The court began its preemption analysis by noting that the FDA regulates the defendant’s OTC products and issued a monograph for coal tar for treatment of certain scalp conditions. The monograph expressly permitted coal tar as an active ingredient, and it specified the indications for use, warnings, directions and other mandatory labeling requirements. Id. at *5. The court held that plaintiff’s claim that the defendant should have warned about the presence of benzene would impose requirements different from and in addition to those imposed by the FDA:
No matter how [plaintiff] attempts to frame her claims, her Amended Complaint seeks to impose liability on [defendant] through a finding that it should have labeled the Products differently – not as required by the FDCA – to warn consumers of the presence of benzene. That is precisely the type of claim that is expressly preempted by the FDCA, and therefore, [plaintiff’s] labeling claims are stricken from her amended complaint.
Id. at *6.
That took care of failure to warn claims, but the court declined to dismiss plaintiff’s claims that the defendant failed to comply with current good manufacturing practices, or “cGMPs.” The court relied on In re Chantix, 735 F. supp. 3d 352, 388-89 (S.D.N.Y. May 28, 2024) for the proposition that allegations “based on specific cGMPs, as incorporated by parallel state regulatory frameworks, may survive preemption at the motion to dismiss stage.” Pineda, 2025 WL 2698991 at *7 (internal citations omitted). Since plaintiff’s amended complaint identified “several cGMPs that were allegedly violated in connection with the manufacture of the Coal Tar Shampoo product,” the court found the allegations sufficient to survive preemption at the motion to dismiss stage. Id.

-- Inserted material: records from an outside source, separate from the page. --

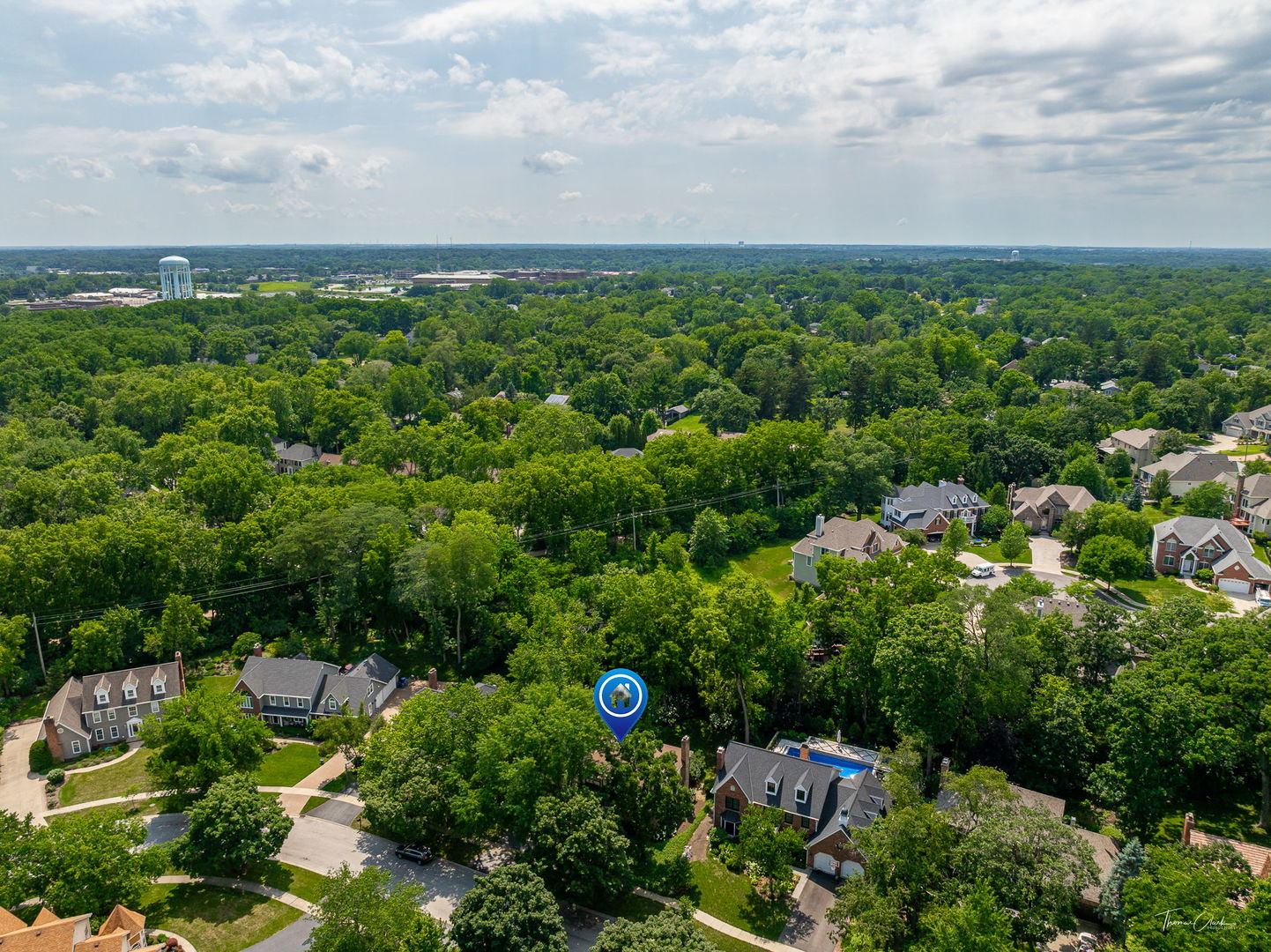 1310 Champion Forest Court, Wheaton, IL 60187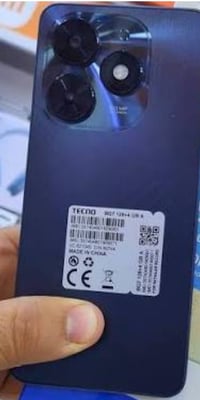 تكنو سبارك 20سي • ٨ رام • ١٢٨ جيجا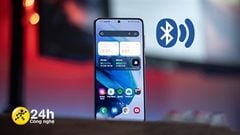  Cách chia sẻ WiFi qua Bluetooth trên điện thoại Samsung chạy Android 12, giúp bạn truy cập Internet không cần mật khẩu 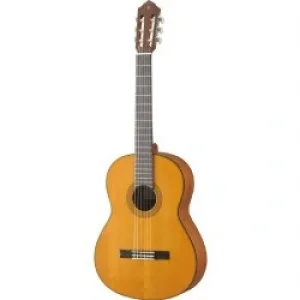 Yamaha CG122MC Klasik Gitar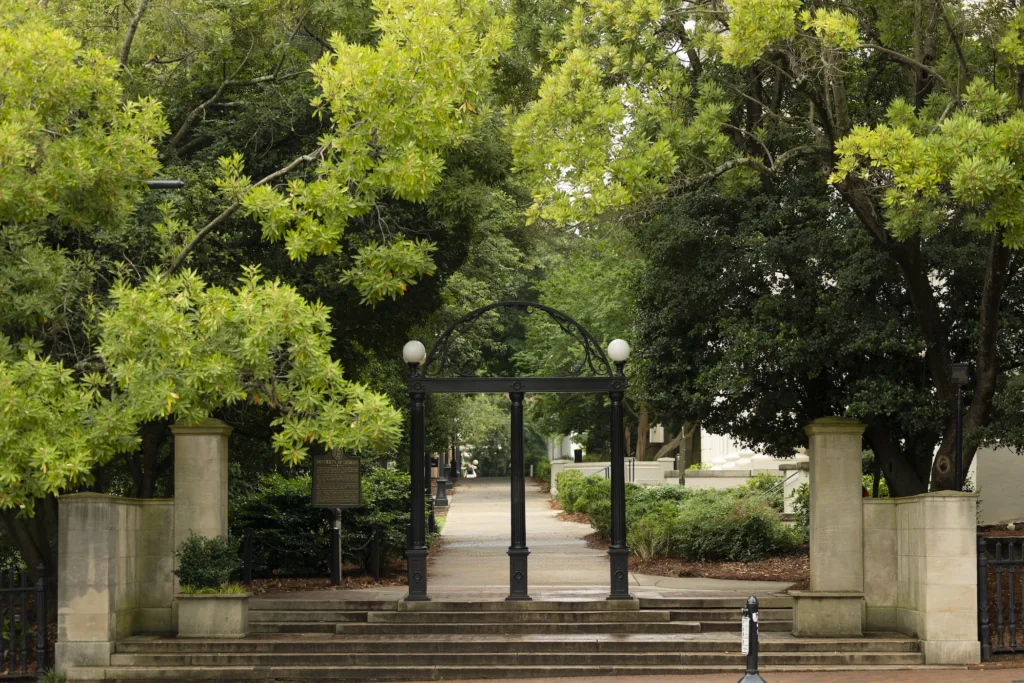 Celebrating excellence: UGA to host 2026 Honors Week programs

The court did not explain the conflict between its ruling that the claims could survive preemption and the fact that plaintiff’s relief—for a coal tar shampoo that did not contain benzene—was squarely at odds with the FDA’s monograph for the shampoos. If the FDA monograph permitted the presence of benzene in coal tar shampoos, how can a claim that the conformance to cGMPs would have eliminated benzene not impose a requirement different from or in addition to that imposed by the FDA?

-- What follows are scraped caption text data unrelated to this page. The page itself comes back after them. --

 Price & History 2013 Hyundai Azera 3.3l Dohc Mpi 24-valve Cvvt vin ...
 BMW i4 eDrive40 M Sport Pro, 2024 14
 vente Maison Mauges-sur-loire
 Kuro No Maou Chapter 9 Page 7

On October 2, 2025, the defendant filed a Motion to Certify Order for Interlocutory Appeal, No. 24-cv-1074 (E.D. Pa. Oct. 2, 2025), ECF No. 49. In support of its motion seeking interlocutory relief, the defendant argued that the court missed the preemption analysis in response to plaintiffs’ claims that it failed to comply with cGMP:
Plaintiff’s cGMP-based claims, which are all the claims remaining in this case, ‘are not parallel to the FDCA’s bar on the sale of adulterated or misbranded drugs because the relief [Plaintiff] seeks—the removal of benzene—is fundamentally at odds with the FDA’s monograph. Eisman, 2025 WL 241024, at *5 (quotation omitted). Because the FDA approved the sale of coal tar shampoo as generally safe and effective with full knowledge that it contains benzene, Plaintiff’s contention that cGMPs require the removal of benzene seeks to impose a requirement that ‘is different from or in addition to, or that is otherwise not identical with, a requirement under [the FDCA].’ 21 U.S.C. §379r(a).
Id. at 3 (alterations in original). Despite the effort, on October 31 the court denied defendant’s motion seeking interlocutory relief. Although it seems unlikely that any of the remaining claims could survive summary judgment, the defendant now has to incur the costs of getting to that point.